At a series of special preview opportunities this week in Boston and New York City, travel agents, members of Holland America's past-passenger organization, and journalists got a peek at the just-completed Noordam, which officially launches today.
What's significant about the 85,000-ton, 1,848-passenger ship is not so much that it's the fourth (of four) in the line's Vista-class series of vessels. It's that in this, the final evolution of the Vista concept -- the most contemporary of all Holland America ships -- it's got some funky new features of its own.

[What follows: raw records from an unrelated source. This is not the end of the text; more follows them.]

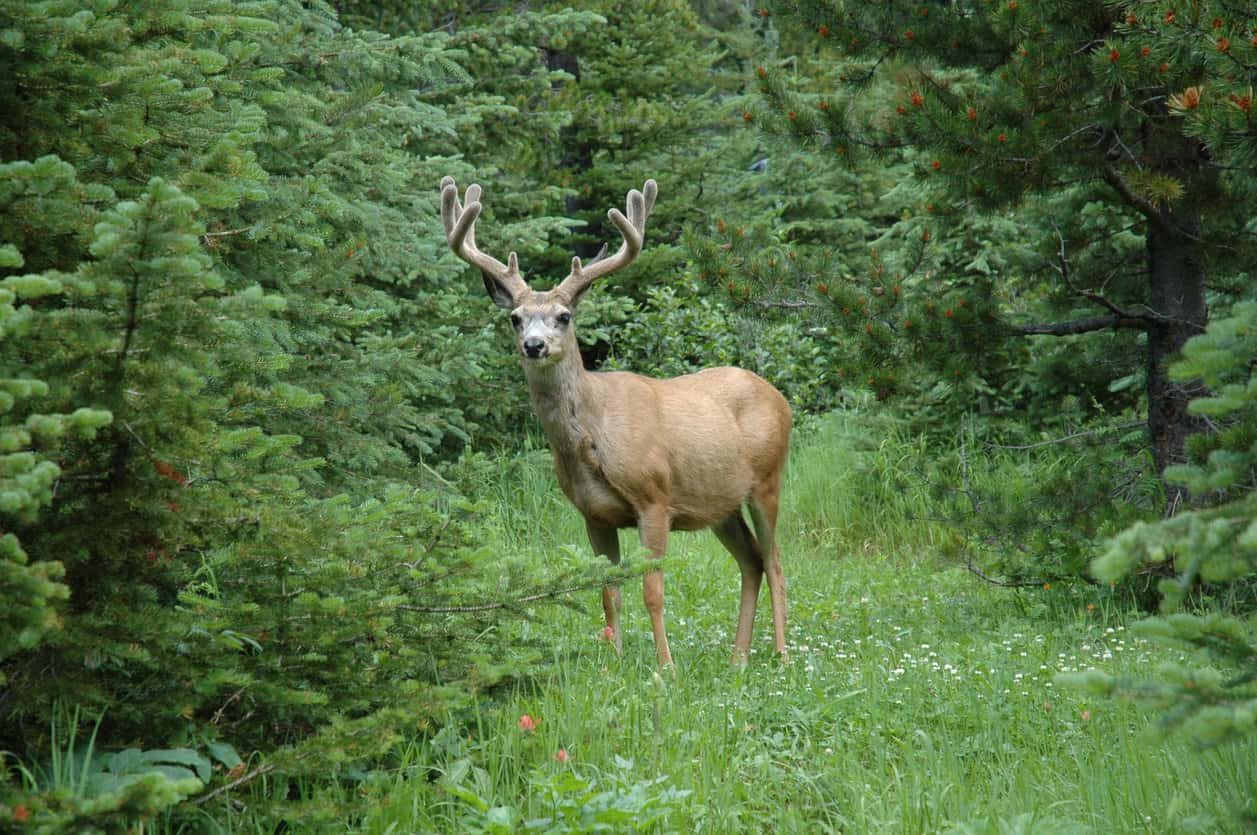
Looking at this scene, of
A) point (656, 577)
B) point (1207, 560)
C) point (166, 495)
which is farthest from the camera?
point (656, 577)

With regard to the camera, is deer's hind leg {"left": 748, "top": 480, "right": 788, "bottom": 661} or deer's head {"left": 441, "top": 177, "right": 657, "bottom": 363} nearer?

Noordam was still in construction stages when Holland America began refurbishing its older ships under the Signatures of Excellence initiative, so new additions like the Exploration Cafe/New York Times partnership, upgraded stateroom amenities, and menu and service enhancements were all incorporated into the ship's design. It also has an all-new feature; the Pinnacle Grill, the American Northwest-themed alternative restaurant, has got a stand-alone bar of its own.
Passengers wanting to tour the ship's fantastic art collection (absolutely do not miss Stephen Card's gorgeous oils highlighting cruise ships of yore) can borrow preloaded I-Pod Nanos and embark on a narrated self-guided art tour (alas, you have to give the I-Pods back).

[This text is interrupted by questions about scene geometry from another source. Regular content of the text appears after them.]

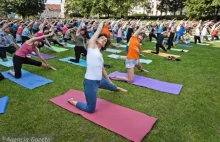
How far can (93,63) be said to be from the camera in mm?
3697

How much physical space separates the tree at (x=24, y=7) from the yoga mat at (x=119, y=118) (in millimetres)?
43195

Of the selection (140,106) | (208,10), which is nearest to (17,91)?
(140,106)

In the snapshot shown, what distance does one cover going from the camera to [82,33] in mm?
8148

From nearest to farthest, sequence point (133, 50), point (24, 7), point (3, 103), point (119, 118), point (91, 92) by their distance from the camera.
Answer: point (91, 92)
point (119, 118)
point (3, 103)
point (133, 50)
point (24, 7)

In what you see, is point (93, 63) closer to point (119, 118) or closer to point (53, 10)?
point (119, 118)

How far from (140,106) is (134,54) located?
2.03 metres

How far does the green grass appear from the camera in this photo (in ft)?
11.5

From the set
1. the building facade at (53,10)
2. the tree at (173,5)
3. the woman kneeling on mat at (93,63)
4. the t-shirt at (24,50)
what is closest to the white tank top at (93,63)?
the woman kneeling on mat at (93,63)

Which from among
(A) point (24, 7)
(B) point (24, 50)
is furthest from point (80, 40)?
(A) point (24, 7)

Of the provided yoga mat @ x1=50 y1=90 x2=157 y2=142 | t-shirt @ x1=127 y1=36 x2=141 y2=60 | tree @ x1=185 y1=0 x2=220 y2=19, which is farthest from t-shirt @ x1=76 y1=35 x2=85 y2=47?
tree @ x1=185 y1=0 x2=220 y2=19

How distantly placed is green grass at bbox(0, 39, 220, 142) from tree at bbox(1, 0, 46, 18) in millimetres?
39731

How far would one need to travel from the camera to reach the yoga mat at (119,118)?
3513mm

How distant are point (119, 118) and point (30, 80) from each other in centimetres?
331

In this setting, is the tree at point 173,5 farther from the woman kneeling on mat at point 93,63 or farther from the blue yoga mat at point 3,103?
the blue yoga mat at point 3,103
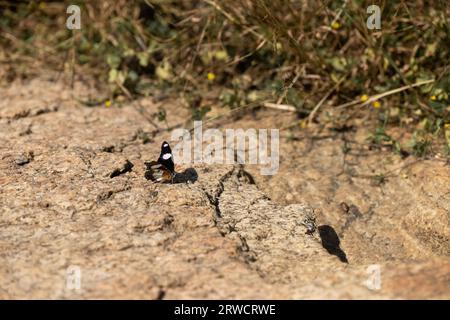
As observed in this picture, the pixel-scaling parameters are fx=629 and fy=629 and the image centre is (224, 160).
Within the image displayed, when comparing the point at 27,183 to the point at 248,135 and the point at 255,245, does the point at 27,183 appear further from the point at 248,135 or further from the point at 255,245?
the point at 248,135

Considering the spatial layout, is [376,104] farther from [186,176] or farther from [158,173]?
[158,173]

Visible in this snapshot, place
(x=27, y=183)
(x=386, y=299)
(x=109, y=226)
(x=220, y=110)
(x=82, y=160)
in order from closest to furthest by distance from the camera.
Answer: (x=386, y=299), (x=109, y=226), (x=27, y=183), (x=82, y=160), (x=220, y=110)

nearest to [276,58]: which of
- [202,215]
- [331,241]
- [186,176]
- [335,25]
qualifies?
[335,25]

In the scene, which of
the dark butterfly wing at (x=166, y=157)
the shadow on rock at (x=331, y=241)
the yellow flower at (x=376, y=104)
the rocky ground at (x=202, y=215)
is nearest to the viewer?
the rocky ground at (x=202, y=215)

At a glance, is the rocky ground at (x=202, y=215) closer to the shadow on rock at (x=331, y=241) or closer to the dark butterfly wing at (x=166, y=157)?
the shadow on rock at (x=331, y=241)

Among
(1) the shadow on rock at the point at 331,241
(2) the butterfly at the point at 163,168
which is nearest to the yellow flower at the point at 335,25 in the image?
(1) the shadow on rock at the point at 331,241

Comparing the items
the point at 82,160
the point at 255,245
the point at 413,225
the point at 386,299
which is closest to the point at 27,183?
the point at 82,160
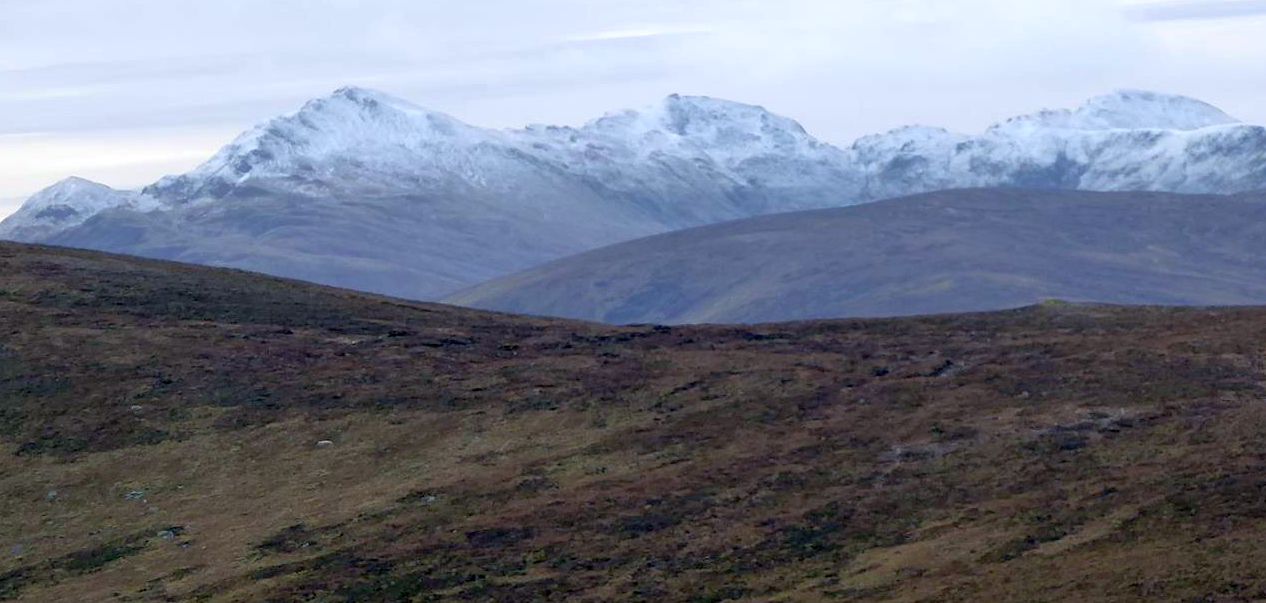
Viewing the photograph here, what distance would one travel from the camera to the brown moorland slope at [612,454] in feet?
226

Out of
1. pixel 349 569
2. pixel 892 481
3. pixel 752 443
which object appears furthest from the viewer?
pixel 752 443

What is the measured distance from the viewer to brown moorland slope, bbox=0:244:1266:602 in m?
68.9

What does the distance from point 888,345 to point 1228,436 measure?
31.9 metres

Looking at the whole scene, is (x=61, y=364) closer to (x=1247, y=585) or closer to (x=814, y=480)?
(x=814, y=480)

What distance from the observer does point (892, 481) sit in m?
79.7

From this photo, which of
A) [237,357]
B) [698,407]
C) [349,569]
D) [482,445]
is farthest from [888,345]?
[349,569]

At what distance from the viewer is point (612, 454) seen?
8875cm

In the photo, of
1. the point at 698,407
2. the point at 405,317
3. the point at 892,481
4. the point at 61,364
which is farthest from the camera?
the point at 405,317

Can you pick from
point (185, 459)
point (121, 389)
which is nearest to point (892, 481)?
point (185, 459)

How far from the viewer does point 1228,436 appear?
7794cm

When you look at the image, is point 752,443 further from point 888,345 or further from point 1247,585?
point 1247,585

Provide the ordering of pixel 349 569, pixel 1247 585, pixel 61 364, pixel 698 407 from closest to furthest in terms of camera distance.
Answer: pixel 1247 585
pixel 349 569
pixel 698 407
pixel 61 364

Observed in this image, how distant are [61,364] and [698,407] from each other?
3351 cm

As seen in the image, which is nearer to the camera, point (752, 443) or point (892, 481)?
point (892, 481)
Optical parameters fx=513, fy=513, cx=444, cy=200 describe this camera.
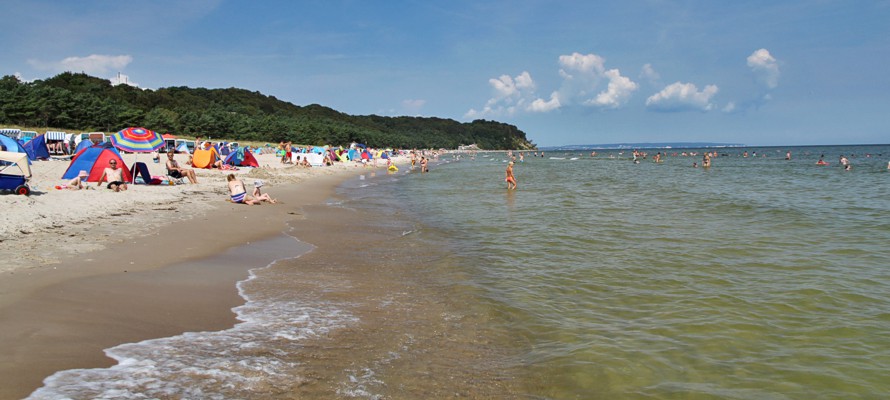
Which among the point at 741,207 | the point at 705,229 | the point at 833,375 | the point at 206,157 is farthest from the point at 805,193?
the point at 206,157

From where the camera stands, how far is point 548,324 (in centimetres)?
571

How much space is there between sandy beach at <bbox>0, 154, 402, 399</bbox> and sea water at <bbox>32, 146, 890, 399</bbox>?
34 cm

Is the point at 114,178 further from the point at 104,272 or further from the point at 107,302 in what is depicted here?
the point at 107,302

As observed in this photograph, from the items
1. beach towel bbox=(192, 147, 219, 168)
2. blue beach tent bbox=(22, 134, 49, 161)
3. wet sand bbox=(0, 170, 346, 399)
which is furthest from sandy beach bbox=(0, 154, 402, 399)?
beach towel bbox=(192, 147, 219, 168)

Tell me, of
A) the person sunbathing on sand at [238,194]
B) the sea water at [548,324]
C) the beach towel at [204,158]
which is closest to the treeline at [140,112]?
the beach towel at [204,158]

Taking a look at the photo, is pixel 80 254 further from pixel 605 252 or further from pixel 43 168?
→ pixel 43 168

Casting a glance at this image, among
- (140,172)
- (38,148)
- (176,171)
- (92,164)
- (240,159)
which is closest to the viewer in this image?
(92,164)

Noordam, says Holland America president Stein Kruse, "is evolutionary, not revolutionary. However, we do try to stay on the cutting edge."
Also noted, at a press conference onboard on Tuesday, were the cruise line's efforts to upgrade features and facilities for disabled travelers. Indeed, hearing-impaired ship godmother Marlee Matlin, who was present, chimed in with praise for a telecom device in her cabin that offered a flashing light for a doorbell, and closed and open captioning on the television set. "I felt extremely comfortable being in my cabin alone," she said via sign language.